What are the pros and cons of having etcd outside the PostgreSQL Database server. For one Primary and one Standby in DC and one standby in DR. Which is best option? Have 3 etcd either has separate VMs or in same PostgreSQL DB + Patroni server.
To have automatic DR how many etcd node we need. Please explain.
Hello Umashankar_Balasubra
Welcome to Percona forum!
It is best practice to keep ETCD on separate servers.
It have several benefits:
- You can use one ETCD cluster for multiple Patroni clusters,
- Patroni always needs to see half + 1 rounded down ETCD nodes to be able to acquire and keep the leader lock, and if you lose quorum (you can no longer see more than half of ETCD nodes) Patroni will fence the current leader and demote it to a replica, to prevent split brains. But if your ETCD is on separate servers, you are not losing quorum even if two out of three of your Patroni (PostgreSQL) nodes are down and you can still operate with only database server running.
- If Postgres and ETCD are on the same server, and Postgres will have to serve bigger load than usually making the server less responsive, for which ETCD can also contribute as it may be a bit I/O intensive at times, it may cause unwanted failover or fencing of leader node.

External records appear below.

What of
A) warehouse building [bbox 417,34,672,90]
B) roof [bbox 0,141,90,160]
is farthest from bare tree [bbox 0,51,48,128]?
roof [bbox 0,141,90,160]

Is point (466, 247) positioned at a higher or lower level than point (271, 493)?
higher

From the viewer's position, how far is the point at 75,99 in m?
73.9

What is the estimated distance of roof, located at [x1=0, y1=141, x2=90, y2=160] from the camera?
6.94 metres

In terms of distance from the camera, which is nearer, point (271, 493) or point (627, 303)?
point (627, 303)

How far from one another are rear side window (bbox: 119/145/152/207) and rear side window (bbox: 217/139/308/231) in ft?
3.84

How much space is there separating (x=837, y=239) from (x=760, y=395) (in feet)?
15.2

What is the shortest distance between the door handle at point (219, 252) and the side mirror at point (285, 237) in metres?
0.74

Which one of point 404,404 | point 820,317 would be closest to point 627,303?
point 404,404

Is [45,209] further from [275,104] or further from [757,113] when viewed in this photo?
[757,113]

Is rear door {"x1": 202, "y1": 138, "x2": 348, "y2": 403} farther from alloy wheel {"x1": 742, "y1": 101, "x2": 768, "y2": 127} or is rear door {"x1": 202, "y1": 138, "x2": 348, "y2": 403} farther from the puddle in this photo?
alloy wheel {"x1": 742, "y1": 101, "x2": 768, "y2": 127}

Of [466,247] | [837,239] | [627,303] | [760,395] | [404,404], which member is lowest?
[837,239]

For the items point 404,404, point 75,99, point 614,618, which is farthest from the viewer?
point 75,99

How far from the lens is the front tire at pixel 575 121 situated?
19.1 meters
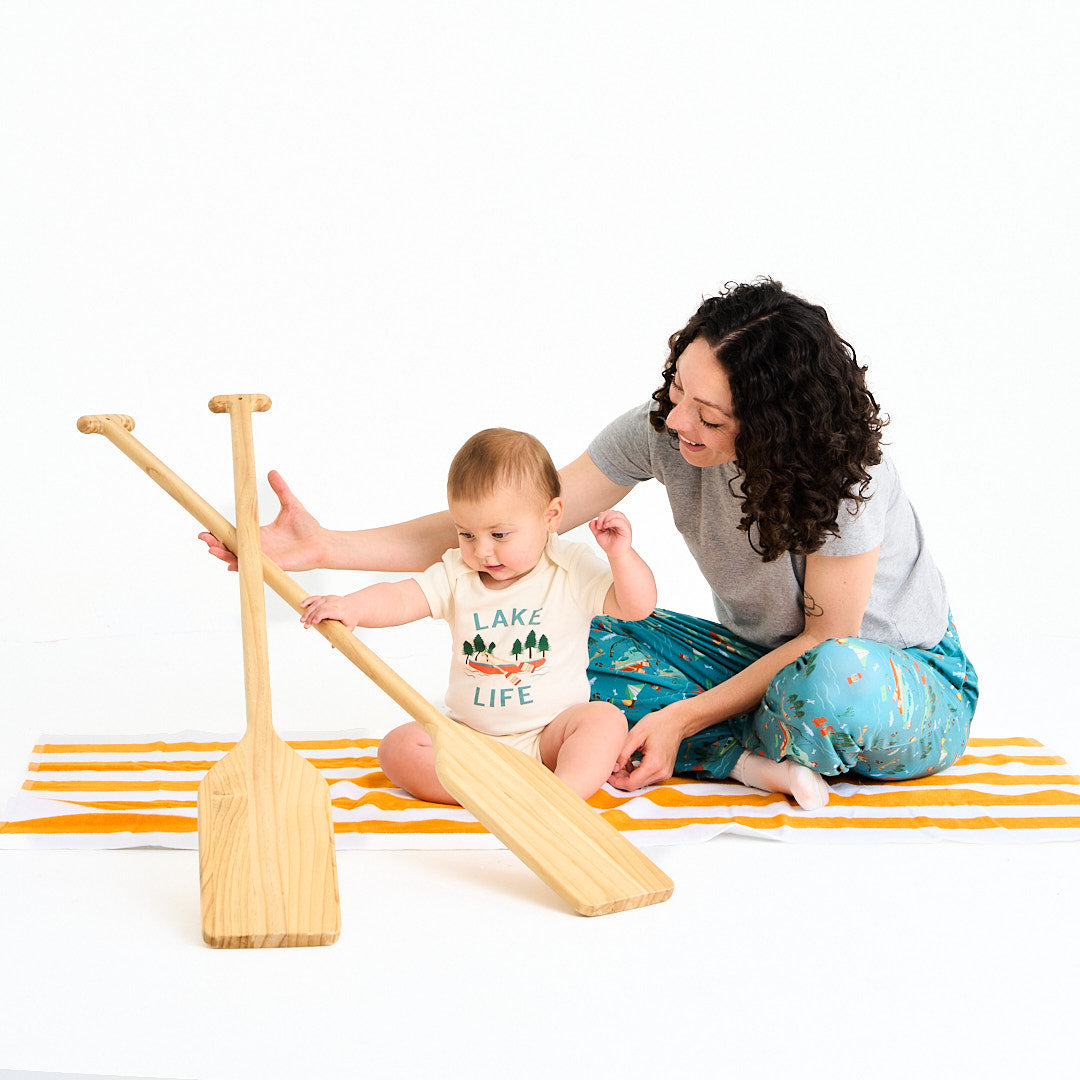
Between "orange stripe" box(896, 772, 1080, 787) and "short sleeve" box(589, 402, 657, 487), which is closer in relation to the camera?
"orange stripe" box(896, 772, 1080, 787)

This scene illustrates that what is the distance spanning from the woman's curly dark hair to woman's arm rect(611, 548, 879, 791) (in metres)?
0.09

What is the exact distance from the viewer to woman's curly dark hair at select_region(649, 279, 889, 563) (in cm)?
193

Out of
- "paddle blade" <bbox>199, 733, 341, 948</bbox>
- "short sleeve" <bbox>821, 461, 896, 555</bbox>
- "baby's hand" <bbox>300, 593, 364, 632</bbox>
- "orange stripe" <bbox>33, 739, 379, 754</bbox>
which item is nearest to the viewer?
"paddle blade" <bbox>199, 733, 341, 948</bbox>

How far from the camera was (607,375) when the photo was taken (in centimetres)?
337

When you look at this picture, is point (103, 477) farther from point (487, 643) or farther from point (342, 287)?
point (487, 643)

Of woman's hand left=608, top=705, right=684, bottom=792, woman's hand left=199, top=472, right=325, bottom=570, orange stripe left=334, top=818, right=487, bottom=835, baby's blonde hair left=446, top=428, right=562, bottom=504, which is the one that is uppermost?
baby's blonde hair left=446, top=428, right=562, bottom=504

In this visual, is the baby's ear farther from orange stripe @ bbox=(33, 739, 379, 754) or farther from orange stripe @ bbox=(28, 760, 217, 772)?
orange stripe @ bbox=(28, 760, 217, 772)

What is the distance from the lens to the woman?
6.44 ft

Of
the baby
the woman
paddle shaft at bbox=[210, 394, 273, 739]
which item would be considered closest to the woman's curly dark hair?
the woman

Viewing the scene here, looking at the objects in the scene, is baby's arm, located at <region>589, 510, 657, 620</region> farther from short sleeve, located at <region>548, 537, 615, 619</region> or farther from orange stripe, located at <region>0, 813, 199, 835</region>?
orange stripe, located at <region>0, 813, 199, 835</region>

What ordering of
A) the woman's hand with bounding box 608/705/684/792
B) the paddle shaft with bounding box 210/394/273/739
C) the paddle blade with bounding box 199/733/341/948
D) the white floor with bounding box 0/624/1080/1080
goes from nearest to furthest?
the white floor with bounding box 0/624/1080/1080 < the paddle blade with bounding box 199/733/341/948 < the paddle shaft with bounding box 210/394/273/739 < the woman's hand with bounding box 608/705/684/792

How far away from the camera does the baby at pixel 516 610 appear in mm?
2031

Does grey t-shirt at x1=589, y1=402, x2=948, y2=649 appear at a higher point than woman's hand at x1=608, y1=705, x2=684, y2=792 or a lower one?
higher

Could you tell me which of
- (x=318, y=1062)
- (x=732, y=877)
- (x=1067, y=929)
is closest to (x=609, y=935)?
(x=732, y=877)
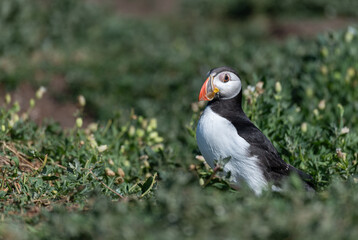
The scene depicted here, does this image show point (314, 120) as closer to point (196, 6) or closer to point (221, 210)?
point (221, 210)

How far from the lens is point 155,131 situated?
6.18m

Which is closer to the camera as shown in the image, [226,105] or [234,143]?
[234,143]

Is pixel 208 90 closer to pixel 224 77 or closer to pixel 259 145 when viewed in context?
pixel 224 77

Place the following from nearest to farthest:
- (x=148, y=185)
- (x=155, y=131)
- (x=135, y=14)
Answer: (x=148, y=185), (x=155, y=131), (x=135, y=14)

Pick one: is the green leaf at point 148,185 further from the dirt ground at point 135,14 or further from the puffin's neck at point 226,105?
the dirt ground at point 135,14

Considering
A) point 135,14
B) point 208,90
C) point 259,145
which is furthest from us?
point 135,14

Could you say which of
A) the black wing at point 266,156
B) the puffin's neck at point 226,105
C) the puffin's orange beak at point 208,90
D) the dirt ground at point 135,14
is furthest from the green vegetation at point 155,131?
the puffin's orange beak at point 208,90

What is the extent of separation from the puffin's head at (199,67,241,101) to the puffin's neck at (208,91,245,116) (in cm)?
4

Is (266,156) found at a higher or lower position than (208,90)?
lower

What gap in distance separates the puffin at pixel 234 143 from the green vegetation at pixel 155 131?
214 mm

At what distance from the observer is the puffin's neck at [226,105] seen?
4145mm

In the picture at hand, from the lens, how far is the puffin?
12.7 feet

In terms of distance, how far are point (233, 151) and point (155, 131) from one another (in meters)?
2.42

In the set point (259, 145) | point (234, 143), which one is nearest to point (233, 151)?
point (234, 143)
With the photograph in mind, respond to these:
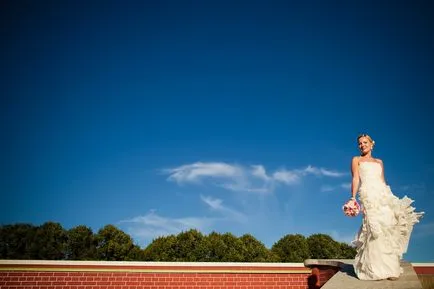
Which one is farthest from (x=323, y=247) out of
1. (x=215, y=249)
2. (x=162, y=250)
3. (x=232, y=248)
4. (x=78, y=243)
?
(x=78, y=243)

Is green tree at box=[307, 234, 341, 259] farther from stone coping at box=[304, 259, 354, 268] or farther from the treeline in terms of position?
stone coping at box=[304, 259, 354, 268]

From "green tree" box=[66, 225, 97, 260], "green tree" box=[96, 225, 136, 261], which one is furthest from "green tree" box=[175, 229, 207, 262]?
"green tree" box=[66, 225, 97, 260]

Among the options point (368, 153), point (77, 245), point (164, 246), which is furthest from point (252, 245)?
point (368, 153)

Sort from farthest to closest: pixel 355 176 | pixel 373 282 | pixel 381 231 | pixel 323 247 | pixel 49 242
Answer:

In such situation, when healthcheck is not received on time for couple of times, Patroni will assume that ETCD is down, and if more than half nodes are less responsive, it will either fence the current leader, or perform new leader election, to find better server, that can respond faster. Having ETCD on separate servers eliminates that risk, it will always reply on time even if Patroni servers are overloaded.
Hope it helps!
Cheers,
Mateusz
Thanks, Mateuz for update. First 2 points are clear. In the documentation High Availability in PostgreSQL with Patroni - Percona Distribution for PostgreSQL
example of HA setup, they are using the etcd & Patroni in the same VM. Is there any best practice document/blog by percona to recommend for HA “It is best practice to keep ETCD on separate servers.”
I assume there will good Local communication, reduced network dependency as all Patroni + etcd + Postgres are in same server. How you are referring it “it may cause unwanted failover or fencing of leader node.”
Any update on my query.
Hello,
Local communication as you mentioned seems great, but if server will get hit with high load, and will start responding slower it will affect ETCD as well, and if ETCD liveprobes will start failing it may trigger fencing or failover as I mentioned.
It is because Patroni requires to receive response from ETCD on time, to make sure Patroni leader have a quorum, and can keep the leader lock. If the response is not received on time, it may trigger failover to another server which is not struggling with resources, because it is not able to keep the leader lock. And if the load is high on all db servers, causing ETCD to fail on all servers it may trigger fencing mechanism.
Those are not frequent scenarios, but they are possible to happen, especially on lower spec servers. That is why it is recommended to keep them separated if possible, but it is not a requirement.
As for the blog posts, I am not aware of any that states why ETCD should be installed on separate servers, but here is one that demonstrates Patroni administration and in the example it uses ETCD on separate servers. Just to show that this is the recommended approach, we even use it on test environments.
Hope it helps.
Thanks, Mateuz, for making it clear.